LATIHAN 1 -> Berdasarkan teks bacaan tentang harga beras premium, berapa Harga Eceran Tertinggi (HET) beras premium yang ditetapkan pemerintah?

TEKS BACAAN ->

┄┄┄┄┄┄┄┄┄┄┄┄┄┄┄┄┄┄┄┄

Selasa 25 Jul 2017 08:53 WIB

Harga Beras Premium Sulit Dibatasi, Ini Penjelasannya

Rep: Ronggo Astungkoro/ Red: Nur Aini
Beras Premium RI - ilustrasi
Beras Premium RI - ilustrasi

REPUBLIKA.CO.ID,JAKARTA -- Pakar Ekonomi Pertanian Institut Pertanian Bogor (IPB) M. Firdaus mengatakan, duduk persoalan kisruh beras premium adalah keinginan dari pemerintah agar harga beras tidak mahal di tingkat konsumen. Jika dilihat dari sisi ekonomi dan bisnis, persoalan terjadi dinilai karena adanya perdagangan beras yang dibisniskan.

"Duduk persoalan kisruh beras premium jika dilihat dari sisi pemerintah adalah adanya keinginan dari pemerintah supaya harga beras tidak mahal di tingkat konsumen. Kita tahu, penyumbang inflasi terbesar itu masih beras," ujar Firdaus dalam keterangan pers yang diterma Repubika.co.id, Senin (24/7).

Ia juga mengatakan, persoalan tentang beras premium ini akan menjadi menarik jika dilihat dari sisi ekonomi dan bisnis, yaitu dengan adanya perdagangan beras yang dibisniskan. Tentu, tujuan utama dari bisnis adalah mencari untung. "Salah satunya dengan melakukan pengolahan. Misalnya, beli beras dari petani, kemudian diolah dan dijual ke supermarket hingga sampailah beras ke konsumen," kata dia.

Menurut Firdaus, pedagang membeli beras dengan harga yang lebih mahal dari Harga Pembelian Pemerintah (HPP). Lalu, mereka melakukan pengolahan dan menjualnya kembali dengan harga yang relatif sangat tinggi dengan nama beras premium.

Sedangkan pemerintah, kata dia, menilai pedagang membeli produk dari petani yang disubsidi oleh pemerintah. Sehingga, seakan-akan pengusaha atau pedagang mengambil keuntungan di luar kewajaran. Seharusnya, pedagang menjual produknya tidak terlalu mahal sesuai keinginan pemerintah.

"Dengan hitung-hitungannya, pemerintah mempertanyakan, apakah harus sebesar itu keuntungan pedagang? Beli beras kemudian ditreatment (sederhana), lalu dijualnya mahal. Ini kan pokok persoalannya, kata Firdaus.

Karena itu, Firdaus menjelaskan kondisi di lapangan saat ini tentang proses perdagangan beras. Ia pun menyoroti Harga Eceran Tertinggi (HET) beras premium yang ditetapkan pemerintah sebesar Rp 9.500 per kg. Menurut dia, angka tersebut mustahil diterapkan.

┄┄┄┄┄┄┄┄┄┄┄┄┄┄┄┄┄┄┄┄

INFORMASI YANG DIBERIKAN ->
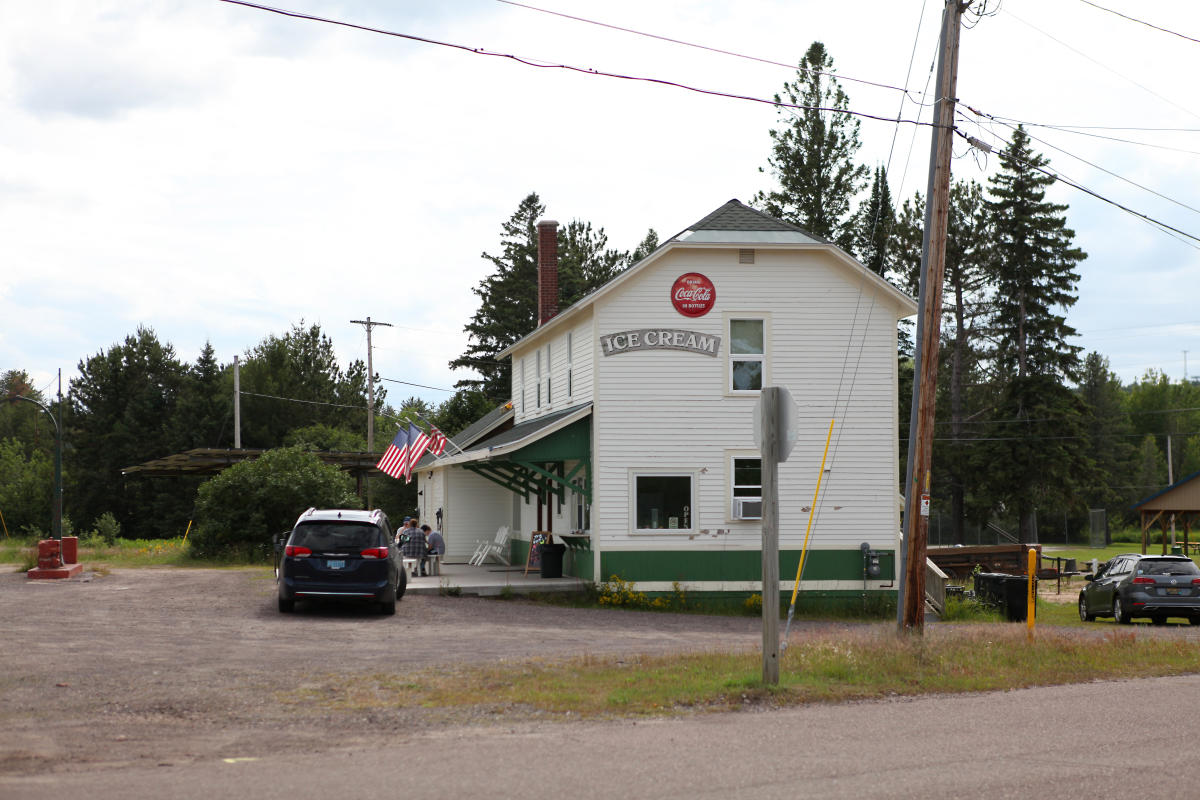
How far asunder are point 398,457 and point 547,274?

┄┄┄┄┄┄┄┄┄┄┄┄┄┄┄┄┄┄┄┄

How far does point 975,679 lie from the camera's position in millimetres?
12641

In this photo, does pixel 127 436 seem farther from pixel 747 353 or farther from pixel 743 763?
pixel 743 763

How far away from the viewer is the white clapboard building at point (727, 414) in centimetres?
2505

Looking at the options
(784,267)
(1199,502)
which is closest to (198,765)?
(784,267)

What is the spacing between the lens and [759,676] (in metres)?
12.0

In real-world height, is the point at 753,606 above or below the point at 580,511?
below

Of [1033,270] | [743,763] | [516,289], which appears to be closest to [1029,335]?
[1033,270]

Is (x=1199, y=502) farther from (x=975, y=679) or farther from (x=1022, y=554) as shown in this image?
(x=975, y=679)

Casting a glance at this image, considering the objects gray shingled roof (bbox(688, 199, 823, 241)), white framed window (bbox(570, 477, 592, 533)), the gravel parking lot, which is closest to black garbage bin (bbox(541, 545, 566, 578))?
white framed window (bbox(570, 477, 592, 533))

┄┄┄┄┄┄┄┄┄┄┄┄┄┄┄┄┄┄┄┄

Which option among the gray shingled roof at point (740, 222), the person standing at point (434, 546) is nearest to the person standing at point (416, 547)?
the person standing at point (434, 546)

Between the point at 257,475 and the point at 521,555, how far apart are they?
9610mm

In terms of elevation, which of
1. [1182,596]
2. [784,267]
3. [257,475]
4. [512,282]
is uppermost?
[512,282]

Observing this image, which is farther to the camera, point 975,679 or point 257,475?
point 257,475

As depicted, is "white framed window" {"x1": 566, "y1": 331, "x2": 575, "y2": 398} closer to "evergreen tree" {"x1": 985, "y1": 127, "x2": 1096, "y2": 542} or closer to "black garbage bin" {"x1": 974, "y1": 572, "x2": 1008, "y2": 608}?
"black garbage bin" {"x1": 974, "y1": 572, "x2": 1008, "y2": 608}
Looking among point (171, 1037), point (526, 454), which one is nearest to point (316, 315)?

┄┄┄┄┄┄┄┄┄┄┄┄┄┄┄┄┄┄┄┄

LATIHAN 2 -> Tuliskan kembali tanpa perubahan baris-baris pada daftar, mulai dari baris yang memuat "As depicted, is" sampai dengan baris yang memuat "Looking among point", termasuk kedua baris tersebut.

JAWABAN 1 -> Rp 9.500 per kg.

JAWABAN 2 ->
As depicted, is "white framed window" {"x1": 566, "y1": 331, "x2": 575, "y2": 398} closer to "evergreen tree" {"x1": 985, "y1": 127, "x2": 1096, "y2": 542} or closer to "black garbage bin" {"x1": 974, "y1": 572, "x2": 1008, "y2": 608}?
"black garbage bin" {"x1": 974, "y1": 572, "x2": 1008, "y2": 608}
Looking among point (171, 1037), point (526, 454), which one is nearest to point (316, 315)?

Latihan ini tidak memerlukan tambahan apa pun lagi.